Son anda Muslera...
Bazen bir futbolcunun gidişi, bir dönemin kapanışı, bir takımın belleğinden bir parçanın eksilişi gibi hissedilir. 14 yıl boyunca sadece Galatasaray’ın kalesini değil, Galatasaraylıların kalbini de koruyan Nando Muslera gibi. Nefeslerin tutulduğu nice penaltıda, karşı karşıyada, derbilerde, sarı-kırmızılı taraftarlara nefes oldu. Ama asıl zaferi kazandığı kupalar değil, bu ülkede sevilen, sayılan, örnek gösterilen bir futbolcu haline gelmesiydi. Bugün bir futbolcudan çok daha fazlasına veda ediyoruz. Bir kültüre, bir bağlılığa, bir zarafete...

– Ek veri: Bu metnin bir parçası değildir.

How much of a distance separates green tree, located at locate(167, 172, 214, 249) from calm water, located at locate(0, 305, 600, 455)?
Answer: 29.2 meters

Galatasaray 2010-11 sezonunu bitirdiğinde geride sadece puan farkıyla değil, hafızalara kazınan bir enkaz duygusuyla kalmıştı. Teknik direktörler gelip gitmiş, kadro karmaşık, taraftarın umudu tükenmişti. Kaleci rotasyonunun bir korku filmi gibi ilerlediği bir sezondan bahsediyoruz. İşte öyle bir ortamda, Lorik Cana ve bir miktar para karşılığı Fernando Muslera, Lazio’dan transfer edildi. Kimi “Bu kadar paraya kaleci mi alınır?” diyor, kimi “Yabancı kontenjanı” diye homurdanıyordu. Ama Muslera geldiği andan itibaren takımın yalnızca filelerini değil, ruhunu da toparlamaya başladı.
Galatasaray tarihinde kaleciler her zaman kritik figürler olmuştur. Simoviç’in sezgileri, Mondragon’un karizması, Taffarel’in tekniği… Muslera hepsini tek potada eritmiş gibiydi. Soğukkanlıydı ama asla silik değil. Sakin görünürdü ama gerektiğinde hakeme en dik çıkan isim olurdu. Mütevazıydı ama yeri geldiğinde takımın ruhunu taşıyan oydu.
İstatistiklerle dolu bir kariyer onunki ama bu rakamlar onun karakterini anlatmaya yetmez. Çünkü Muslera’nın gerçek başarısı, bu kadar süre boyunca hiçbir polemiğe karışmadan, hiçbir tartışmanın tarafı olmadan, ama her zaman merkezde kalarak takımı taşıyabilmiş olmasıydı. Türk futbolunda rakip takım oyuncusuna saygı duymak neredeyse ayıp sayılırken, onu sadece Galatasaray taraftarı değil, tüm rakipler de başka bir yere koydu. Çünkü sahada sadece topu değil, davranışlarıyla da değerleri koruyan bir figürdü.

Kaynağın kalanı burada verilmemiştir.